También la estorban, pues no contribuyeron a remover esos obstáculos, algunas disposiciones del Acuerdo del Consejo de la Judicatura del 12 de junio pasado, que mantienen los expedientes penales en la categoría de información reservada por un plazo de doce años a partir de su conclusión; o su modo de proteger la intimidad de las partes, que es información confidencial de suyo, salvo que las propias partes admitan la publicación de nombres y datos personales. Se estipuló en ese caso una peculiar modalidad de, digamos negativa ficta, pues las partes deben señalar si están de acuerdo en aquella publicidad “en la inteligencia de que la falta de aceptación expresa conlleva su oposición para que la sentencia respectiva se publique con dichos datos”.

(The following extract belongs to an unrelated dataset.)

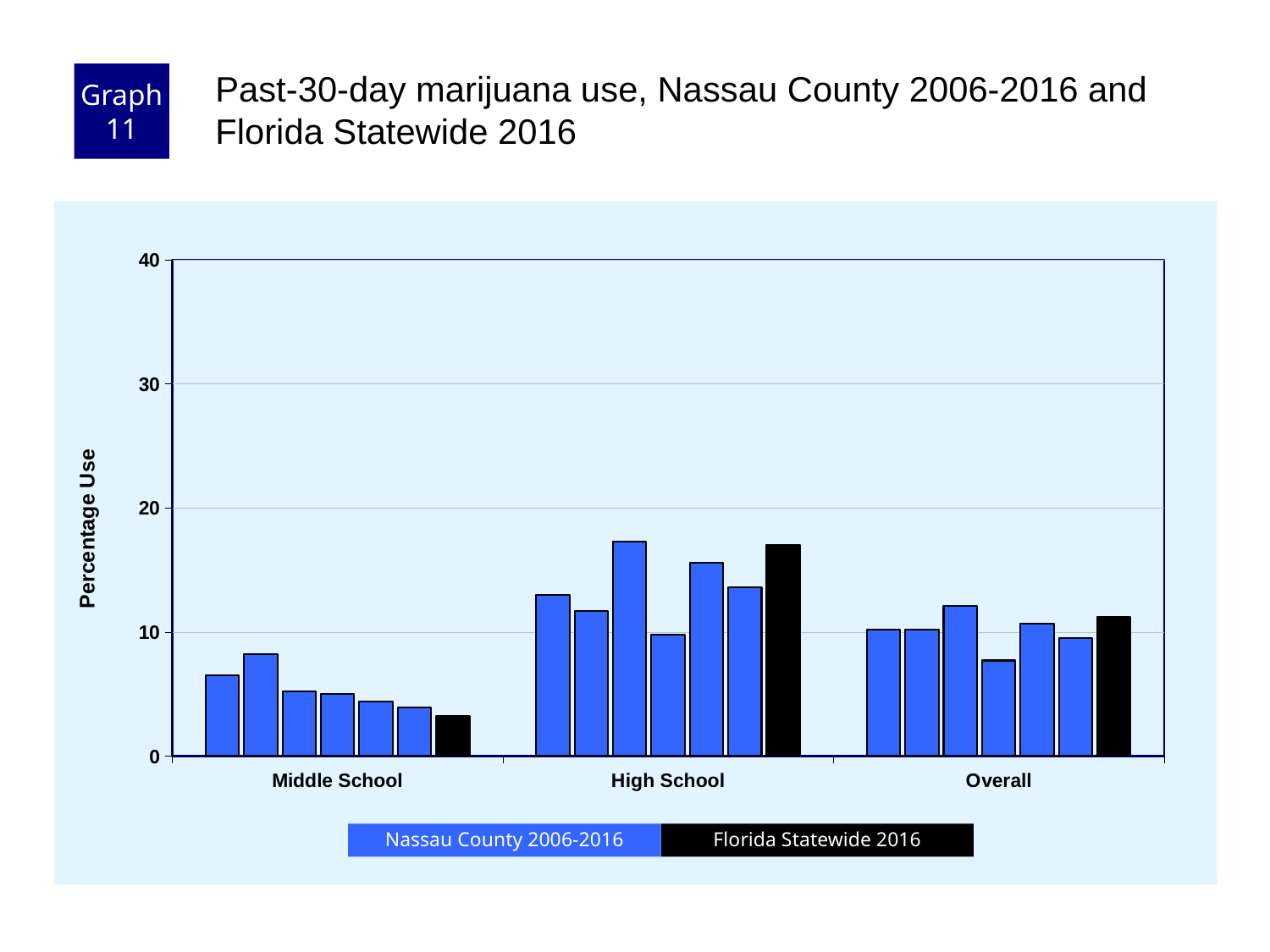
Which series is shown in black? Florida Statewide 2016 What kind of chart is shown on the slide? bar chart Which category has the lowest Florida Statewide 2016 value? Middle School How many categories are shown on the x axis? 3 Is the Florida Statewide 2016 value for Middle School greater or less than 10? less Is the Florida Statewide 2016 value for High School greater or less than 20? less Is the Florida Statewide 2016 value for High School greater or less than 10? greater How many series does the legend list? 2 Which is larger, the Florida Statewide 2016 value for High School or for Middle School? High School Which category has the highest Florida Statewide 2016 value? High School What is the label of the y axis? Percentage Use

Fue muy claro al concluir el foro sobre la transparencia judicial que ésta es requisito para la confianza pública en el poder, para desterrar la corrupción, para favorecer el desarrollo económico y para consolidar la democracia.
No hay sistemas infalibles: “Tribunal en fuga”, recién estrenada película con Dustin Hoffman y Gene Hackman basada en una novela de John Grisham muestra la vulnerabilidad del juicio por jurado. Pero elegir la penumbra para dictar los fallos, en vez de procesarlos a la luz pública estorba la concreción del ideal republicano de justicia. Que ya no sólo ha de ser pronta y expedita sino también transparente.